The patches were cut in different shapes but with the same area — each roughly the size of two football fields. Some were square, others rectangular. Some resembled plus signs, others dumbbells, with two squares connected by a 150-meter-wide corridor.
The researchers didn’t plant anything but maintained the land with periodic fires similar to what would occur naturally in such landscapes.

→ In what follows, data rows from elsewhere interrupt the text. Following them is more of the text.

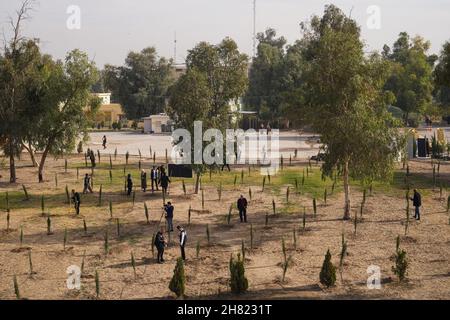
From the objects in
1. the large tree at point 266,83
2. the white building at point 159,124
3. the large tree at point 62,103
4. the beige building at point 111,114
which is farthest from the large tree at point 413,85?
the large tree at point 62,103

Plants that hadn’t been there began to grow, either from seeds that had been dormant in the soil or brought in naturally.
“There’s not really a ‘lose’ in connecting habitat,” Damschen said. “Even at these small scales it appears to have a positive benefit.”
Zine said the findings are both good news and bad, as much of the state’s managed lands are fragmented in such a way that it would be nearly impossible to connect them.
“What about the areas that aren’t so well connected but we still have an obligation to protect?” he said. “That’s a tough question.”
But he sees opportunities in the north and the Driftless Region, where larger chunks of habitat are still intact, or within large sections of state-managed land, like the 95,000-acre Lower Wisconsin State Riverway.
The study also supports Zine’s hunch that restoration work can yield long-term gains.
“It’s confirmation of what we suspected,” he said. “If you do something, and not just do it once, you may not see the fruits of your labor right away. But they’re there. They’ll come. You just have to be persistent.”